The names of the Directors of the company in office are set out in the about us section. The composition of the Board is determined using the following principles:

  • the Board should comprise not more than ten Directors and not less than three Directors, with a broad range of expertise both nationally and internationally;

  • a majority of independent non-executive Directors;

  • a majority of Directors having extensive knowledge of the company’s industries, and those which do not, have extensive expertise in significant aspects of auditing and financial reporting, or risk management of large companies;

  • a non-executive independent Director as Chairman; and

  • Directors appointed by the Board are subject to election by shareholders at the following annual general meeting and thereafter Directors are subject to re-election at least every three years, except for the Managing Director.
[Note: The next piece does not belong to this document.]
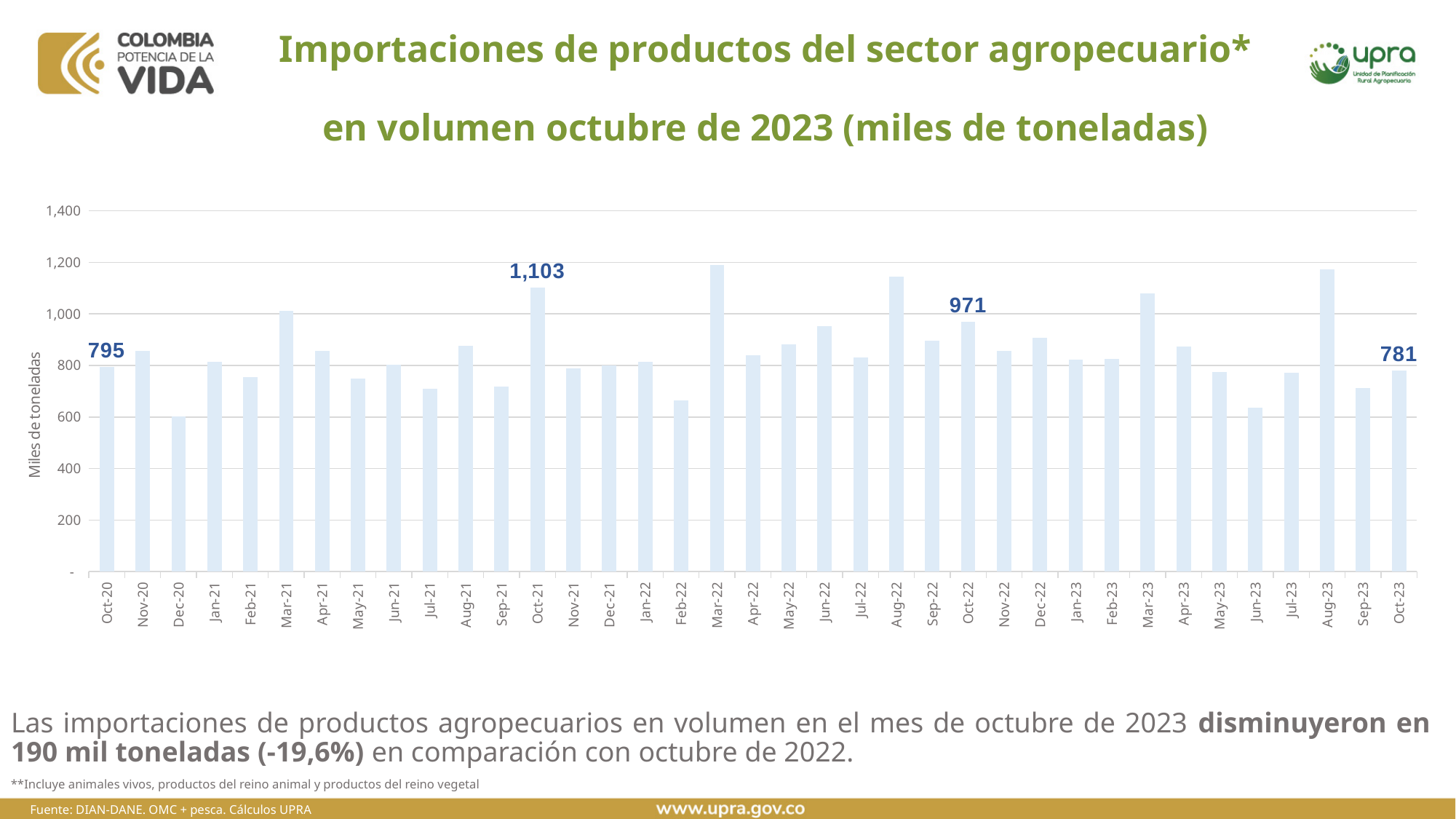
How many months are plotted in the chart? 37 Which is larger, the value for Oct-21 or the value for Oct-22? Oct-21 Is the value for Mar-22 greater or less than 1,000? greater What is the value for Oct-22? 971 What is the value for Oct-23? 781 What is the value for Oct-21? 1,103 What is the difference between the values for Oct-21 and Oct-20? 308 Which month has the lowest value in the chart? Dec-20 What is the difference between the values for Oct-22 and Oct-23? 190 What kind of chart is shown on the slide? Bar chart What is the value for Oct-20? 795 Is the value for Dec-20 greater or less than 800? less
An independent Director is a Director who is not a member of management (a non-executive Director) and who:

  • holds less than five per cent of the voting shares of the company and is not an officer of, or otherwise associated, directly or indirectly, with a shareholder of more than five per cent of the voting shares of the company;

  • has not within the last three years been employed in an executive capacity by the company or another Group member, or been a Director after ceasing to hold any such employment;

  • within the last three years has not been a principal or employee of a material* professional adviser or a material* consultant to the company or another Group member;

  • is not a material* supplier or customer of the company or another Group member, or an officer of or otherwise associated, directly or indirectly, with a material* supplier or customer;

  • has no material* contractual relationship with the company or another Group member other than as a Director of the company; and

  • is free from any interest and any business or other relationship which could, or could reasonably be perceived to, materially* interfere with the Director’s ability to act in the best interests of the company.

* The Board considers ‘material’, in this context, to be where any Director-related business relationship has represented, or is likely in the future to represent the lesser of at least ten percent of the relevant segment’s or the Director-related business’s revenue. The Board considered the nature of the relevant industries’ competition, and the size and nature of each Director-related business relationship, in arriving at this threshold.